# New AMD 64 rig !!!



## somewhere_i_belong (Jan 8, 2005)

First of all a very happy new year to all you guys....
Now this is my first post to the forum so please be a lil' considerate lol   ...
Now I plan to buy a new AMD 64 rig, config is as follows :
Note : all prices mentioned are from Nehru Place as on 08/01/2005 -

Processor & Motherboard

AMD 64 3200+ & Asus K8N-e deluxe (Rs 19200)

RAM

512 MB RAM DDR400 hynix (Rs 3850)

HDD

160 GB Seagate (Rs 3700)

AGP card 

nVIDIA GeForce 6600 GT ( AGP)  (Rs 12500)

Monitor 

17" Samsung monitor (Rs 5700 for non flat one)

Cabinet

Please suggest range is upto 1k

Speakers 

Creative Inspire series 6.1 (Rs 4400)

Keyboard

Logitech spill proof keyboard (Rs 250)

Mouse

Microsoft optical mouse (Rs 450)

UPS

Proview (Rs 1600)


TOTAL : Rs 52650 (including cabinet)

Are there any flaws in the config ???
and the prices ???
Please comment !!!


----------



## vysakh (Jan 8, 2005)

dont go for hynix RAM 
if u have enough money get kingston or corsair 

moreover 2 X 256 instead of 512 will give a better performance (dual channel)


----------



## somewhere_i_belong (Jan 8, 2005)

Hey thnx' for the suggestion but as far as i knw i think the 754 socket motherboards like the one i am gonna buy do not support dual channel ram its only for the 939 series.....
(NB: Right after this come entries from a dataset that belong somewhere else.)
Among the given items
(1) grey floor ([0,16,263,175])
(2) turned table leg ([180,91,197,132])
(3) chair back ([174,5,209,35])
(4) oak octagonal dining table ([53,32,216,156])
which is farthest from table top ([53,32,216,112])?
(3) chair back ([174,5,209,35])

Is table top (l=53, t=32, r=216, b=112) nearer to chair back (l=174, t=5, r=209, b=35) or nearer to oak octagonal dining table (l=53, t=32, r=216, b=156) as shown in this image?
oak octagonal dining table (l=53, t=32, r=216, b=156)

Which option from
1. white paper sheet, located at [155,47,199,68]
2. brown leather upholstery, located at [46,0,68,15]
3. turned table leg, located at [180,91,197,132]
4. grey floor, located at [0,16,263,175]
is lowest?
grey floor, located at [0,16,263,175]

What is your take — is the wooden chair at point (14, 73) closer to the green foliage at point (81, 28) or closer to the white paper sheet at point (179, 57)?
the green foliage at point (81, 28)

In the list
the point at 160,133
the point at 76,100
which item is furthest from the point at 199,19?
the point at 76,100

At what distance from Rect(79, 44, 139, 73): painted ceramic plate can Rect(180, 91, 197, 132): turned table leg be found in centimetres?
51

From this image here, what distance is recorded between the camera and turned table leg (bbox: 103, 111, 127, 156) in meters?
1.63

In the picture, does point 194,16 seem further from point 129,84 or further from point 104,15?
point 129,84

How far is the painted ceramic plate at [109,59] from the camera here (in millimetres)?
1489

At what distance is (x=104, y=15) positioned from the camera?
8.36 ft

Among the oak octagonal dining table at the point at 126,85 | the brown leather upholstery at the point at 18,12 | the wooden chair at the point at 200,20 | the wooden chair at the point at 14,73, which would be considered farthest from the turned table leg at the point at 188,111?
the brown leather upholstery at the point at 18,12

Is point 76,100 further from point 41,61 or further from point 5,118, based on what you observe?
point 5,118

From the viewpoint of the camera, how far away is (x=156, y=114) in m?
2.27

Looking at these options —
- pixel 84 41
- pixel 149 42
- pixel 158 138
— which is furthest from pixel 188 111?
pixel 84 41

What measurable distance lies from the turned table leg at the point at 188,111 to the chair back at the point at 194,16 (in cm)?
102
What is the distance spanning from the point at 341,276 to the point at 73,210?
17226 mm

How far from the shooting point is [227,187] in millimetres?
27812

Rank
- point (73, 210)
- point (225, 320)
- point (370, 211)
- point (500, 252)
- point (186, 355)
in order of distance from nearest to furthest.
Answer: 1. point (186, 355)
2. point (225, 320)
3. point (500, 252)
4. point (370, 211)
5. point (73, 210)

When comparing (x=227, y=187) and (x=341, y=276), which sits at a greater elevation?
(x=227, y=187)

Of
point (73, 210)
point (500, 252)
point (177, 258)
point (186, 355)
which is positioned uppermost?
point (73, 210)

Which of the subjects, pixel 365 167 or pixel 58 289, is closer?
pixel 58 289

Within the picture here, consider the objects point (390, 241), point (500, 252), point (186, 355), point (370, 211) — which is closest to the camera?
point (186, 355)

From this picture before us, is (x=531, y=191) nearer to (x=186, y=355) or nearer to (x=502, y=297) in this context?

Please correct me if I am wrong

Also the price for Kingston 512 MB DDR400 was quoted as Rs4100 .
Is that fine????

Thanks again

is the rest of the config okay ????
ne other suggestions ???
Also please suggest a cabinet ....

Thanks


----------



## Scorpion (Jan 9, 2005)

*Cool*

Not a suggestion actually, but kingston is better than Hynix. When you are investing, make a wiser one , may be a few bucks more.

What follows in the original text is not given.